Extract each line from the entries below that contains the word "farthest".

[Data for the task]
--- start ---
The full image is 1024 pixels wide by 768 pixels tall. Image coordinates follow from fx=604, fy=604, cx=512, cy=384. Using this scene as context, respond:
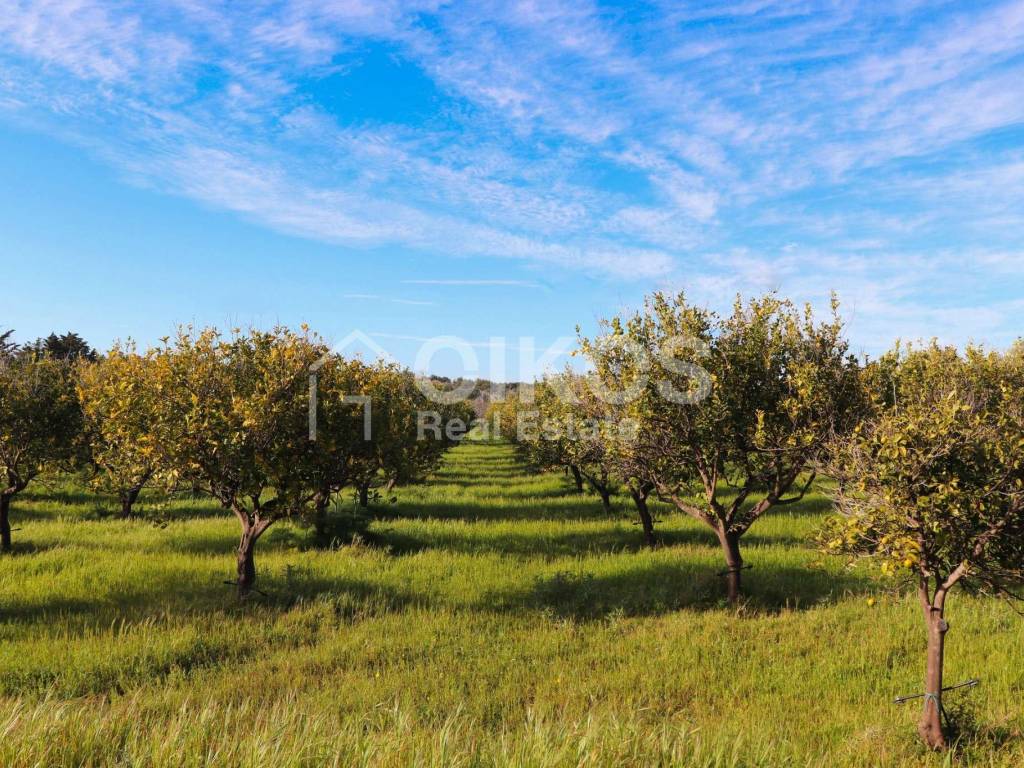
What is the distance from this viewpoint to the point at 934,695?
8.70 metres

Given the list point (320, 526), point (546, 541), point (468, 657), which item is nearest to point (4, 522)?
point (320, 526)

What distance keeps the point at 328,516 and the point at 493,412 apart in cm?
5805

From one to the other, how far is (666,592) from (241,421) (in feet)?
40.6

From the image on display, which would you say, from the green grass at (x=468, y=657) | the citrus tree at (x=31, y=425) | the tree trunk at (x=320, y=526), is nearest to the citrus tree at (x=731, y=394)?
the green grass at (x=468, y=657)

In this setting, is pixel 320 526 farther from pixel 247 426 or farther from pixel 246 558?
pixel 247 426

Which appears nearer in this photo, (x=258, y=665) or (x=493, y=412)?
(x=258, y=665)

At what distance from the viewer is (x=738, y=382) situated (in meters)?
15.0

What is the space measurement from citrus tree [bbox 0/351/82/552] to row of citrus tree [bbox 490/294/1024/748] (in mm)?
19017

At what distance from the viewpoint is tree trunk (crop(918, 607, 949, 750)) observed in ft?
28.3

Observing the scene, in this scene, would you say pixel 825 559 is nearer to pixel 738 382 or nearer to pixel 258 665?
pixel 738 382

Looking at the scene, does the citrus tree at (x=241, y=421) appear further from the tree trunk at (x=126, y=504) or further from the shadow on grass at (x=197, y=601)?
the tree trunk at (x=126, y=504)

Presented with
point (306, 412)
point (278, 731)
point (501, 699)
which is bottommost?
point (501, 699)

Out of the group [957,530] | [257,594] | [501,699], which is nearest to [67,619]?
[257,594]

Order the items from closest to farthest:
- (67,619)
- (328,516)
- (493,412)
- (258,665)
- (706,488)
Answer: (258,665) → (67,619) → (706,488) → (328,516) → (493,412)
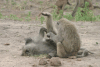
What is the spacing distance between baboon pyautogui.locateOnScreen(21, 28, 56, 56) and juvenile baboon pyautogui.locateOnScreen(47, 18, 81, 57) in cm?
29

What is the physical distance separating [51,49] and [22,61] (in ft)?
2.90

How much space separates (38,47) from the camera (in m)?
3.99

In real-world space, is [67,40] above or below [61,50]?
above

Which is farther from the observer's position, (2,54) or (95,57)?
(2,54)

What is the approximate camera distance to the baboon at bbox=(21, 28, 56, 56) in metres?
3.94

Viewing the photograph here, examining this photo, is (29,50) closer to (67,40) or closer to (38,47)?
(38,47)

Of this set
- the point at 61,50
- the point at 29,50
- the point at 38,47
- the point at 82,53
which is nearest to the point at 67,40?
the point at 61,50

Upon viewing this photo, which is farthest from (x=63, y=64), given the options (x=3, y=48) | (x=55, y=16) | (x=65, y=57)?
(x=55, y=16)

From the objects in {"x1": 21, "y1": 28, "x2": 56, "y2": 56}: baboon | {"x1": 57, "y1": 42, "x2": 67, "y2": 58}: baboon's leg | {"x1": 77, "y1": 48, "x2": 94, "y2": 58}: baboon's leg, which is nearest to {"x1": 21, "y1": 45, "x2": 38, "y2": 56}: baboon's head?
{"x1": 21, "y1": 28, "x2": 56, "y2": 56}: baboon

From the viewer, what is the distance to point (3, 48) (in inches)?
185

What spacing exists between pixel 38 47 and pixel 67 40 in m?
0.78

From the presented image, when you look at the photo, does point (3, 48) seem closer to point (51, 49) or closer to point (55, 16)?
point (51, 49)

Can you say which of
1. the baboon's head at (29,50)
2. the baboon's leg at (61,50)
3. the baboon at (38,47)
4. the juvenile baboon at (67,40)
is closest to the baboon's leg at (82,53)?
the juvenile baboon at (67,40)

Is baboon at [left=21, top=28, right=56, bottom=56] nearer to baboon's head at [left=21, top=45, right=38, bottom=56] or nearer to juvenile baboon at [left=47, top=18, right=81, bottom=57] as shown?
baboon's head at [left=21, top=45, right=38, bottom=56]
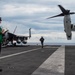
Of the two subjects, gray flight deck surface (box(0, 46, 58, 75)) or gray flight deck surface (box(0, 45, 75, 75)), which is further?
gray flight deck surface (box(0, 46, 58, 75))

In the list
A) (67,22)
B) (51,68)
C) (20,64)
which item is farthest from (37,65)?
(67,22)

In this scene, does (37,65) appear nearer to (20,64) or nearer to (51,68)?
(20,64)


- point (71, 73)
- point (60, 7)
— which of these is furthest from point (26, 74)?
point (60, 7)

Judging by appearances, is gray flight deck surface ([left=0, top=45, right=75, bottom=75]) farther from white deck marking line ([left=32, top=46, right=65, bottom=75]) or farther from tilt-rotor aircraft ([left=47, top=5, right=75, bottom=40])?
tilt-rotor aircraft ([left=47, top=5, right=75, bottom=40])

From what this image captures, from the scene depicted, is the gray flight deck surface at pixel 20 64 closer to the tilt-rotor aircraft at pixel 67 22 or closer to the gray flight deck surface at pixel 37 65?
the gray flight deck surface at pixel 37 65

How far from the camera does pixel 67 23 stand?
45750mm

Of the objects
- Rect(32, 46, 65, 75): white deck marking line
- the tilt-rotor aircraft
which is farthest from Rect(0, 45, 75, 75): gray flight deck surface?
the tilt-rotor aircraft

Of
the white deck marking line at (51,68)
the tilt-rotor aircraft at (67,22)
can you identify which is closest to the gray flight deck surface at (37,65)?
the white deck marking line at (51,68)

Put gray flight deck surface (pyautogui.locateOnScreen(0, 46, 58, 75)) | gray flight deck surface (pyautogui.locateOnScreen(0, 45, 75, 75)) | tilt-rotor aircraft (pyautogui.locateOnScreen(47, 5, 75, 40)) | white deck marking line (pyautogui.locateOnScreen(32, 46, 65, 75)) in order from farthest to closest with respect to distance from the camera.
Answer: tilt-rotor aircraft (pyautogui.locateOnScreen(47, 5, 75, 40)) → gray flight deck surface (pyautogui.locateOnScreen(0, 46, 58, 75)) → gray flight deck surface (pyautogui.locateOnScreen(0, 45, 75, 75)) → white deck marking line (pyautogui.locateOnScreen(32, 46, 65, 75))

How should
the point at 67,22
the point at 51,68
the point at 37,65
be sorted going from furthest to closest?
the point at 67,22, the point at 37,65, the point at 51,68

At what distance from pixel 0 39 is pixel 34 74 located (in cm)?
236

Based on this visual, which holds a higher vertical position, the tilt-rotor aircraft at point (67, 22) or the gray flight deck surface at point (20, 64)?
the tilt-rotor aircraft at point (67, 22)

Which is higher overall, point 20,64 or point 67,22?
point 67,22

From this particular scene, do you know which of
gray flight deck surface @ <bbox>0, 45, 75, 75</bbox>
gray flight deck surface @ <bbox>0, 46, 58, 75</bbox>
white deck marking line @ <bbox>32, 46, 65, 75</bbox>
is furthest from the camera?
gray flight deck surface @ <bbox>0, 46, 58, 75</bbox>
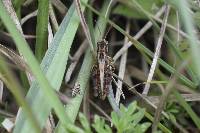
--- end ---
[Written answer]
Order the items from closest to farthest:
Upon viewing this photo, which is farthest from (x=63, y=64), given the options (x=3, y=48) | (x=55, y=16) | (x=65, y=57)?
which item is farthest from (37,65)?
which is farthest from Rect(0, 45, 75, 75): gray flight deck surface?
Put gray flight deck surface (pyautogui.locateOnScreen(0, 46, 58, 75)) | gray flight deck surface (pyautogui.locateOnScreen(0, 45, 75, 75)) | tilt-rotor aircraft (pyautogui.locateOnScreen(47, 5, 75, 40)) | white deck marking line (pyautogui.locateOnScreen(32, 46, 65, 75)) in order from farthest to closest with respect to distance from the camera.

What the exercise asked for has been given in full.